TEXT SHOWN
····················

By Rebecca Sloan, labor reporter covering service employers, hiring pipelines, and private-company workforce data for 11 years
Last reviewed: July 2, 2026
Enterprise Mobility reported $39 billion in fiscal-year 2025 revenue, 90,000-plus global team members, 9,500-plus rental branches, and a 2.4 million-plus global vehicle fleet. A “my ehtrip” search points toward an employee-access ecosystem, but the hiring story is really about Enterprise Mobility’s branch network and management-trainee pipeline.
The public hiring data shows both scale and friction. Enterprise Mobility said more than 90,000 team members across 9,500-plus locations handled nearly 67 million individual car and truck rental transactions in fiscal 2025, up more than 6% from the prior fiscal year, while BLS projects customer service representative employment to decline 5% from 2024 to 2034.
Why “my ehtrip” becomes a hiring article
“My ehtrip” is not a job title, a wage code, or a public workforce filing. It is a portal-linked search phrase. The uploaded brief asks for the keyword to be expanded into a verifiable labor-data angle and not into portal mechanics, so the reporting path moves from portal interest to Enterprise Mobility as the employer behind the search.
That move is necessary because the public evidence is uneven.
Enterprise Mobility is privately held, and its financial information page says detailed financial information is not made publicly available except through access for authorized users. That rules out a public Form 10-K-style analysis of company-wide turnover, internal pay bands, staffing ratios, or promotion rates.
The public hiring picture has to be built from company scale data, job postings, BLS occupation outlook, company career pages, and salary platforms. Each source is useful. None tells the whole story.
The hiring footprint starts with branch scale
Enterprise Mobility’s FY25 financial information page lists 90,000-plus global team members, operations in 90-plus countries and territories, 9,500-plus global rental branches, and 2.4 million-plus vehicles in the global fleet. Those numbers are hiring context, not just corporate trivia.
A company with 9,500-plus rental branches needs local labor. Cars are returned, inspected, cleaned, assigned, moved, rented again, repaired, sold, replaced, and tracked. Airport counters and neighborhood branches still create physical work even when reservation flows move online.
The October 2025 company release adds a workload signal: nearly 67 million individual car and truck rental transactions in FY25, up more than 6% from the prior fiscal year.
That is the first interpretive point. Enterprise Mobility hiring should not be read like a software-only employer hiring mainly for product and engineering roles. Its public data points to a distributed service-and-operations employer where branch staffing, vehicle logistics, customer contact, and local management remain central.
Small keyword. Big labor machine.

····················

RECORDED INFORMATION
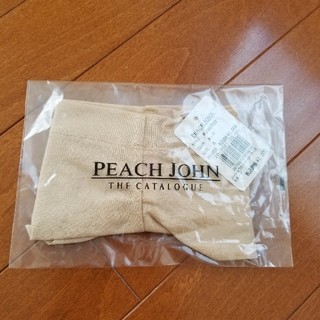 ピーチジョン(PEACH JOHN)のPEACH JOHN  PJ  ショーツ Sサイズ ベージュ ローライズ(ショーツ)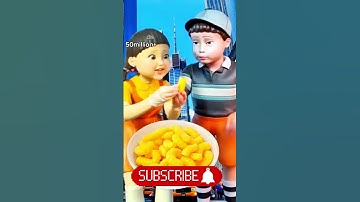 Squid Game Al Korean Snack ASMR#squidgame #squidgame2 #ai#asmr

····················

WHAT TO DO
1: Reproduce the passage of the Enterprise Mobility hiring article from "The public hiring data" up to and including "2024 to 2034.".
2: Continue the Enterprise Mobility hiring article from the point where it ends.

TASK-BY-TASK RESULTS
1:
The public hiring data shows both scale and friction. Enterprise Mobility said more than 90,000 team members across 9,500-plus locations handled nearly 67 million individual car and truck rental transactions in fiscal 2025, up more than 6% from the prior fiscal year, while BLS projects customer service representative employment to decline 5% from 2024 to 2034.

2:
Hiring and labor-market table
| Source | Number or detail | What it supports |
|---|---|---|
| Enterprise Mobility FY25 Financial Information | $39 billion in FY25 revenue | Confirms the business scale behind the employer. |
| Enterprise Mobility FY25 Financial Information | 90,000-plus global team members | Confirms global workforce scale, not U.S.-only headcount. |
| Enterprise Mobility FY25 Financial Information | 9,500-plus global rental branches | Shows why hiring is branch-heavy. |
| Enterprise Mobility October 2025 release | Nearly 67 million FY25 rental transactions, up more than 6% | Links hiring context to operating volume. |
| BLS Customer Service Representatives, 2024–2034 | 2,814,000 jobs in 2024; 5% projected decline | Gives broad labor-market pressure around customer-contact work. |
| BLS Customer Service Representatives, May 2024 | $20.59 median hourly wage | Baseline for nearby customer-facing work, not Enterprise-specific pay. |
What BLS says about nearby work
BLS does not publish “Enterprise Mobility branch worker” as an occupation. The closest broad public category for many entry customer-facing tasks is customer service representatives, because those roles involve answering questions, resolving complaints, processing orders, and handling account issues.
The BLS Occupational Outlook Handbook reports that customer service representatives had a May 2024 median hourly wage of $20.59. It also reports 2,814,000 jobs in the occupation in 2024 and projects employment to decline 5% from 2024 to 2034.
That decline can be misunderstood. BLS still expects about 341,700 openings per year in the occupation because workers transfer to other jobs or leave the labor force, even while total employment contracts.
For Enterprise Mobility, the useful reading is mixed. Routine customer-service work faces automation and self-service pressure, but Enterprise’s branch jobs are not only routine service roles. A branch worker may handle a customer issue, coordinate a replacement vehicle, manage timing, support insurance or fleet customers, move vehicles, and work inside a sales-and-operations model.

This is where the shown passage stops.